Un enemigo, además, profundamente extraño.
En palabras de Benedict:
'Al igual que la Rusia zarista antes que nosotros, en 1905, luchábamos contra una nación perfectamente armada y adiestrada que no pertenecía a la tradición cultural de Occidente. Era obvio que para los japoneses no existían las convenciones bélicas que las naciones occidentales habían llegado a aceptar como hechos humanos naturales (…) En realidad, el problema principal estaba en la propia naturaleza del enemigo. Debíamos, ante todo, entender su comportamiento para enfrentarnos con él.'
Un ejemplo de esta extrañeza era el comportamiento de los japoneses ante la derrota:
'Durante la campaña en el norte de Birmania, la proporción de prisioneros [japoneses] con respecto a los muertos fue de 142 a 17166; es decir, de 1 a 120. Y de los 142 soldados que se encontraban en los campos de prisioneros, todos, excepto una pequeña minoría, se hallaban heridos o inconscientes cuando fueron apresados (…) En los ejércitos de las naciones occidentales, es un hecho reconocido que las unidades no pueden resistir a la muerte de la cuarta o la tercera parte de sus efectivos sin rendirse. La proporción entre los que se entregan y los muertos es de cuatro a uno.'
Cuatro a uno en occidente, uno a ciento veinte en Japón. Está claro que eran diferentes.

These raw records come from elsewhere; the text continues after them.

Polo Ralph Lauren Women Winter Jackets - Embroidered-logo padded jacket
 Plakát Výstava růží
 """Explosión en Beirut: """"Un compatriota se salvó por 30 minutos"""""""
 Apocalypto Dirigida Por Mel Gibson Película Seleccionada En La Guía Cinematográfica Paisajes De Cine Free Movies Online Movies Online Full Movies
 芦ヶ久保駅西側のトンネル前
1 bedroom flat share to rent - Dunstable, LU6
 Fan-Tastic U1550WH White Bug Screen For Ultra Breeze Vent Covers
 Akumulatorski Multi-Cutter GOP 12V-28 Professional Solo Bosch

Otro ejemplo: los oficiales japoneses no tenían reparos en sacrificar a sus hombres si con ello conseguían el éxito de una misión. Esto parece inhumanos, pero es que los propios soldados preferían morir a la ignominia de rendirse. El trato que daban los japoneses a sus prisioneros de guerra era atroz, pero sus propios heridos no corrían mucha mejor suerte: no se preocupaban de evacuarlos, y cuando se retiraba el batallón de una posición, el oficial al mando a menudo los mataba de un disparo.
Ante este panorama, el alto mando norteamericano hizo algo muy notable. En lugar de demonizar a los nipones como bestias inhumanas, como ciegos fanáticos, hubo quien pensó que había que intentar entenderlos. Y contrató a Ruth Benedict, que era, junto con Margaret Mead, la antropóloga más brillante del momento, para esa tarea.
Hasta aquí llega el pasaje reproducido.